No necrotério do hospital Nasser, em Gaza, um médico legista examina um corpo, tira uma foto e anota seu nome e o local do bombardeio onde morreu. Um procedimento visa a registrar os “mártires” da guerra entre o Hamas e Israel.

“Entre meia-noite e meio-dia, 17 mártires e outros 5 mortos por causas naturais chegaram aqui”, disse à AFP o doutor Nahed Abu Taaema, diretor do hospital Nasser de Khan Yunis, no sul da Faixa de Gaza.

Em seu computador, ele mostra um programa no qual os “mártires”, como são chamados os palestinos mortos no contexto do conflito com Israel, são registrados em uma planilha específica.
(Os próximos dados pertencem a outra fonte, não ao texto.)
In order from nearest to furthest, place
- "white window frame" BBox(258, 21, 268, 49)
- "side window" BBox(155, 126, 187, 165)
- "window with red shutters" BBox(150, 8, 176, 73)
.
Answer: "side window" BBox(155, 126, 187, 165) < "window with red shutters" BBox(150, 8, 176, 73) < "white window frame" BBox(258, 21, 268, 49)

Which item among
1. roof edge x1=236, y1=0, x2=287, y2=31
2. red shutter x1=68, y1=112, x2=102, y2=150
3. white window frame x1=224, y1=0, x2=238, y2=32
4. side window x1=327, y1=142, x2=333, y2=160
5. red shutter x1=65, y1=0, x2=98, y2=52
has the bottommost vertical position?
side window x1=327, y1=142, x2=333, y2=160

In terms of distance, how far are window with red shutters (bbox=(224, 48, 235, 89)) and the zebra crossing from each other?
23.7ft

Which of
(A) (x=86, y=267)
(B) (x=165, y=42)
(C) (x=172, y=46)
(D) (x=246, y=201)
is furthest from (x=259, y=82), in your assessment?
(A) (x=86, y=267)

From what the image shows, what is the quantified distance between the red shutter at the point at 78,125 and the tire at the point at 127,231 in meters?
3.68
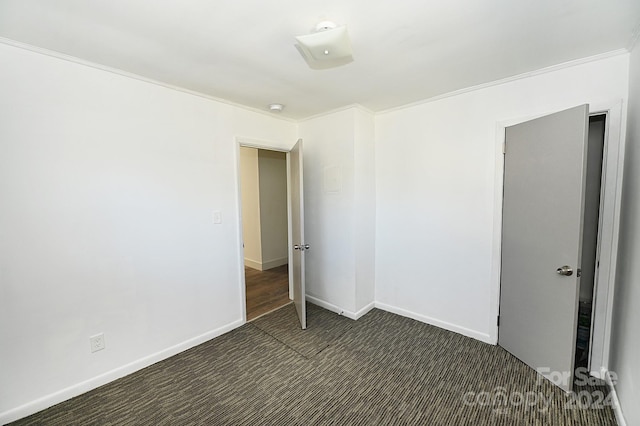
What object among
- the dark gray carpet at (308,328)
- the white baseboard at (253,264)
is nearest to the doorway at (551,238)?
the dark gray carpet at (308,328)

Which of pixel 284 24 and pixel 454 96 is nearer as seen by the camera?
pixel 284 24

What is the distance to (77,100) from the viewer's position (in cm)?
194

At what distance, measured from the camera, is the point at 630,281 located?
1680 millimetres

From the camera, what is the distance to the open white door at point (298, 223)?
288 centimetres

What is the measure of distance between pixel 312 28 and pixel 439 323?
2.91 m

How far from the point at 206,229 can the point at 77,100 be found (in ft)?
4.46

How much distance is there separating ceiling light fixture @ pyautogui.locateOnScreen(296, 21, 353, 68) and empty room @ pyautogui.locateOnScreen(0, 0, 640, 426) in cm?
2

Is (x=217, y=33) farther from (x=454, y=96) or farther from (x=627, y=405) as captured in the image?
(x=627, y=405)

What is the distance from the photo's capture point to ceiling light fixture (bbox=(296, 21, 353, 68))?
4.72 ft

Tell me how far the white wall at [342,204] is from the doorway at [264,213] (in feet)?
4.97

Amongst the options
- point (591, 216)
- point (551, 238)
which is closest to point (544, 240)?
point (551, 238)

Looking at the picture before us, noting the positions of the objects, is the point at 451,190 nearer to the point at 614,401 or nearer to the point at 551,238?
the point at 551,238

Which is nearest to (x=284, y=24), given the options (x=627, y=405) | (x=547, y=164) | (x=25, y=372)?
(x=547, y=164)

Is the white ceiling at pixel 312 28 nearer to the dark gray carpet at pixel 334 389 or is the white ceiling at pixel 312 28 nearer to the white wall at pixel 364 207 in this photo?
the white wall at pixel 364 207
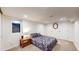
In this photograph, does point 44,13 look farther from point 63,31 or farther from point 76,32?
point 76,32

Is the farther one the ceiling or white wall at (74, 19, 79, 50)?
white wall at (74, 19, 79, 50)

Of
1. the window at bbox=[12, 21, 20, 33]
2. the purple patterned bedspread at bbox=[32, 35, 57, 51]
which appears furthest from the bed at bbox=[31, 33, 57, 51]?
the window at bbox=[12, 21, 20, 33]

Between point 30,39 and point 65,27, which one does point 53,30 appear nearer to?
point 65,27

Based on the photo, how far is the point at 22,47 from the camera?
1.22 m

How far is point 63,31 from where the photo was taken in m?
1.33

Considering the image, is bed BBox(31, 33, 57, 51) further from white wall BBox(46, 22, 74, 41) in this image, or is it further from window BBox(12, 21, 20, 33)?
window BBox(12, 21, 20, 33)

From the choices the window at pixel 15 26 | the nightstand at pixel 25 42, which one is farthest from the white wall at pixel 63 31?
the window at pixel 15 26

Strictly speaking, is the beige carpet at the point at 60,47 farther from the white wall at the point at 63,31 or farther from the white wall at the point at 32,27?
the white wall at the point at 32,27

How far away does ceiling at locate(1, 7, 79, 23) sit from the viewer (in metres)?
1.16

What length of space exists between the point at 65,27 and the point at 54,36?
265 mm

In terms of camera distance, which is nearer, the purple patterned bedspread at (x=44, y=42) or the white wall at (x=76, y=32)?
the purple patterned bedspread at (x=44, y=42)

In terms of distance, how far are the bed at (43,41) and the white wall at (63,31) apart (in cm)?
10

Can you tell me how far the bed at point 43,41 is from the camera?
1.20m
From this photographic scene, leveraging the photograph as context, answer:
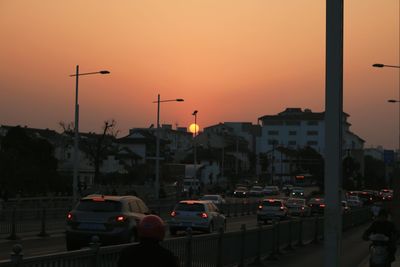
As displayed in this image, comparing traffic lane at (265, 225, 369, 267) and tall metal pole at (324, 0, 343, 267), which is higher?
tall metal pole at (324, 0, 343, 267)

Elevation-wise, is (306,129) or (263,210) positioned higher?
(306,129)

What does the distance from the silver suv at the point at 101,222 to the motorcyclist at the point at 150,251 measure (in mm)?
13611

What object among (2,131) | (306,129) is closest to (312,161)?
(306,129)

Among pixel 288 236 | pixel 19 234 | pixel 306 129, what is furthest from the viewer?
pixel 306 129

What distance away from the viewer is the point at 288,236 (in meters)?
21.3

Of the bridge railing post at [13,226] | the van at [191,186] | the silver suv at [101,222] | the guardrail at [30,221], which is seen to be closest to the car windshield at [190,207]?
the guardrail at [30,221]

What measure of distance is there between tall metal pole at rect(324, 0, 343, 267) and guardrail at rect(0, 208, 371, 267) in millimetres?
2755

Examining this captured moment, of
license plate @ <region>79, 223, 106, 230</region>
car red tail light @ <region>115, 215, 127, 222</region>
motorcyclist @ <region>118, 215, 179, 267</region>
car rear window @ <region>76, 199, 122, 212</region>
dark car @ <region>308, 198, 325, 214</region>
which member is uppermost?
motorcyclist @ <region>118, 215, 179, 267</region>

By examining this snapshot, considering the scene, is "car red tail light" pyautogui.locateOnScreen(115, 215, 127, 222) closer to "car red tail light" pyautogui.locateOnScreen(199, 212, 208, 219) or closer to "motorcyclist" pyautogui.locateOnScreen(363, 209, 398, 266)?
"motorcyclist" pyautogui.locateOnScreen(363, 209, 398, 266)

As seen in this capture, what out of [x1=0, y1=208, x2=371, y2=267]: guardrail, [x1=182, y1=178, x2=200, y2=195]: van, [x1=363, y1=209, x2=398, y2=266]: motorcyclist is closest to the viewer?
[x1=0, y1=208, x2=371, y2=267]: guardrail

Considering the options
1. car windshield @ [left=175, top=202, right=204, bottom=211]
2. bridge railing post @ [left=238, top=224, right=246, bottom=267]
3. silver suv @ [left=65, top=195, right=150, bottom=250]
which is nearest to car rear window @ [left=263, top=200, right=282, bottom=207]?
car windshield @ [left=175, top=202, right=204, bottom=211]

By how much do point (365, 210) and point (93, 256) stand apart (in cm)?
3730

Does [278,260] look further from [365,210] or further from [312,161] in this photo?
[312,161]

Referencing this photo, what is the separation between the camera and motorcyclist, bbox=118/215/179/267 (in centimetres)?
519
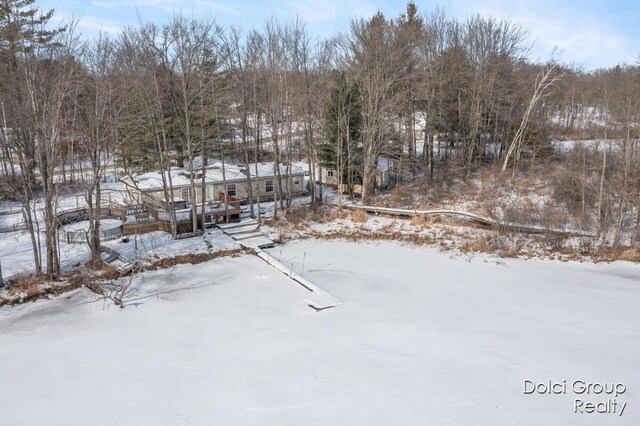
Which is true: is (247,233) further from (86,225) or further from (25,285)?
(25,285)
O restante dos óbitos é anotado em outro arquivo.

“O médico legista escreve um relatório completo, o sela e o envia ao escritório de gestão de pacientes, que se encarrega de colocar a informação em uma base de dados informatizada conectada com o ministério da Saúde”, explica.

Esse ministério, subordinado ao governo do movimento islamista Hamas, no poder em Gaza, publicou, em 26 de outubro, uma lista de quase 7.000 palestinos mortos desde que a guerra com Israel começou em 7 de outubro.
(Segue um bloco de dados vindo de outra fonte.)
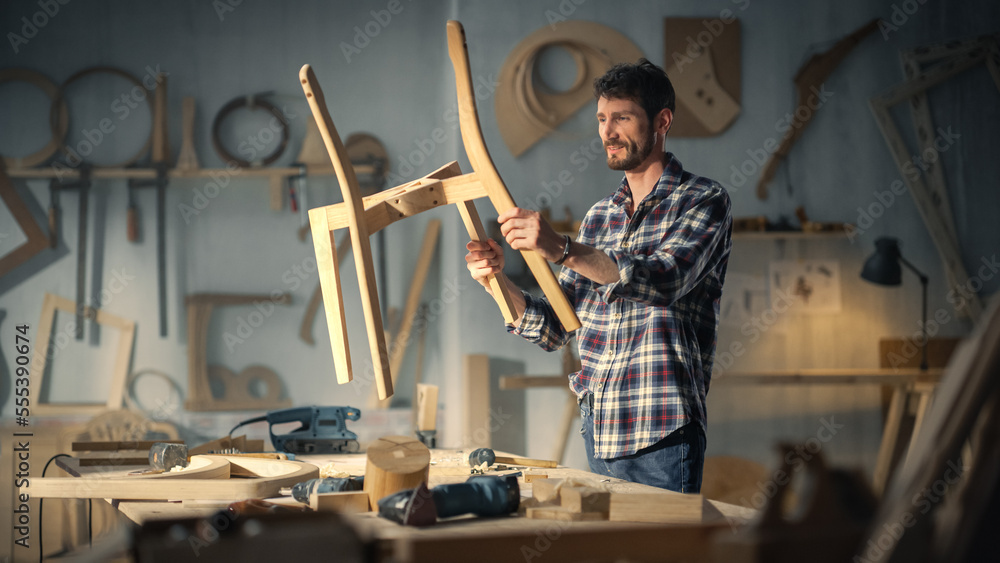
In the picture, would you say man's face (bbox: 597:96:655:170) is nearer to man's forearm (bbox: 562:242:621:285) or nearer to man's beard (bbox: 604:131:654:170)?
man's beard (bbox: 604:131:654:170)

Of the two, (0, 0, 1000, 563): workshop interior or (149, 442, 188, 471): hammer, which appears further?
(0, 0, 1000, 563): workshop interior

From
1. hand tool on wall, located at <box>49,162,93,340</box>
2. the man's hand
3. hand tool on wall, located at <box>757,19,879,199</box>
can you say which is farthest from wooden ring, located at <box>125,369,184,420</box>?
the man's hand

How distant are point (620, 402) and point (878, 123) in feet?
11.8

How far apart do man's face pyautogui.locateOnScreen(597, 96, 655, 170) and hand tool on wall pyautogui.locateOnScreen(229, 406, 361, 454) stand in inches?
49.0

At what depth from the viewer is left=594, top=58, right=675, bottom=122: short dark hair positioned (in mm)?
2145

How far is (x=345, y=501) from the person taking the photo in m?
1.43

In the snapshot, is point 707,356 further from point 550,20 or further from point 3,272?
point 3,272

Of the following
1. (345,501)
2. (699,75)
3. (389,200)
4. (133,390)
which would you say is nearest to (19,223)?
(133,390)

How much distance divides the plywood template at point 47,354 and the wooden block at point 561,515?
3914mm

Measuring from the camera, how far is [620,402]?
2031 millimetres

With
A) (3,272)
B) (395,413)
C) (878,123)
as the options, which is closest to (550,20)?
(878,123)

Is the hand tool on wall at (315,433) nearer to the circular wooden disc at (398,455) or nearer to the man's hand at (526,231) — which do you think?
the circular wooden disc at (398,455)

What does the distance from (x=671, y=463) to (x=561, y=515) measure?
0.73 meters

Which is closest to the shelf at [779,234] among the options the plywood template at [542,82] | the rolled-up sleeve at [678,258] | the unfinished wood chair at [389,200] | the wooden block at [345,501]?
the plywood template at [542,82]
O ministério pretendia provar sua credibilidade depois que o presidente americano, Joe Biden, forte apoiador de Israel, colocou em dúvida os balanços de mortos palestinos divulgados pelas autoridades do Hamas.

A guerra entre Israel e Hamas começou após o sangrento ataque cometido pelo movimento islamista em território israelense em 7 de outubro, que deixou mais de 1.400 mortos, majoritariamente civis, segundo as autoridades.
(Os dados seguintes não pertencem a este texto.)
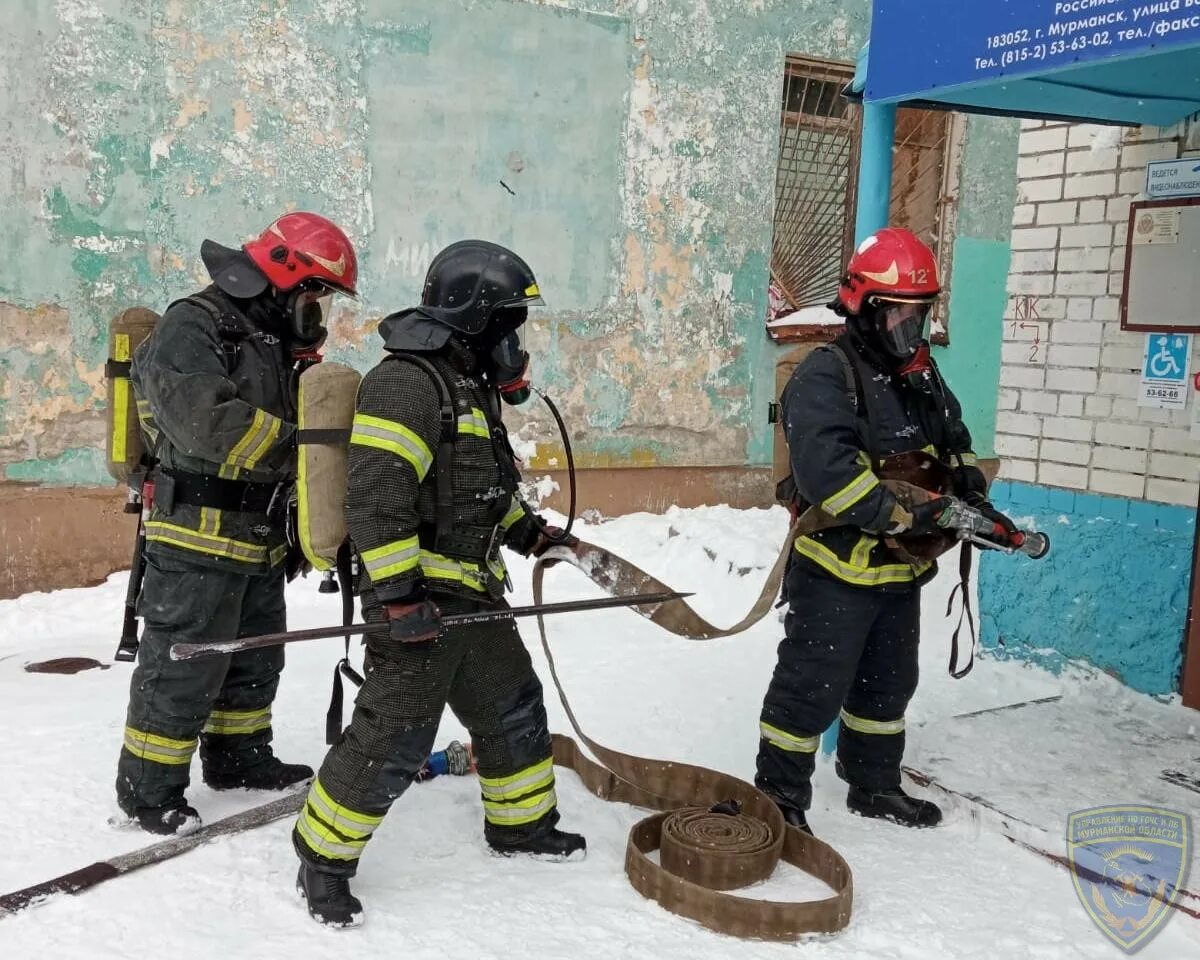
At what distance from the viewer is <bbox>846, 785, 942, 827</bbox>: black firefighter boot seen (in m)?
3.80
Na Faixa de Gaza, mais de 8.300 pessoas morreram até agora nos bombardeios de represália de Israel, segundo as autoridades de Gaza.

Os empregados do escritório de gestão de pacientes preenchem uma ficha com os detalhes de cada “mártir” e depois colocam os dados na base informatizada, apontam os legistas.

“As pessoas mortas por causas naturais não são transferidas ao necrotério para serem examinadas, exceto se a morte parecer suspeita”, indica Abu Taaema.

– “Desmoronei” –

Algumas vítimas são registradas como “desconhecidas” depois da constatação de sua morte, e suas fichas são atualizadas mais tarde, após a identificação do corpo.

Para Rizeq Abu Rok, um motorista de ambulância do Crescente Vermelho palestino, de 24 anos, transportar os mortos e feridos em bombardeios para o hospital Nasser virou rotina desde que a guerra começou.

Mas nada, nem mesmo o fato de estar ao lado da morte todos os dias, poderia prepará-lo para o horror que viveu, segundo conta, em 22 de outubro.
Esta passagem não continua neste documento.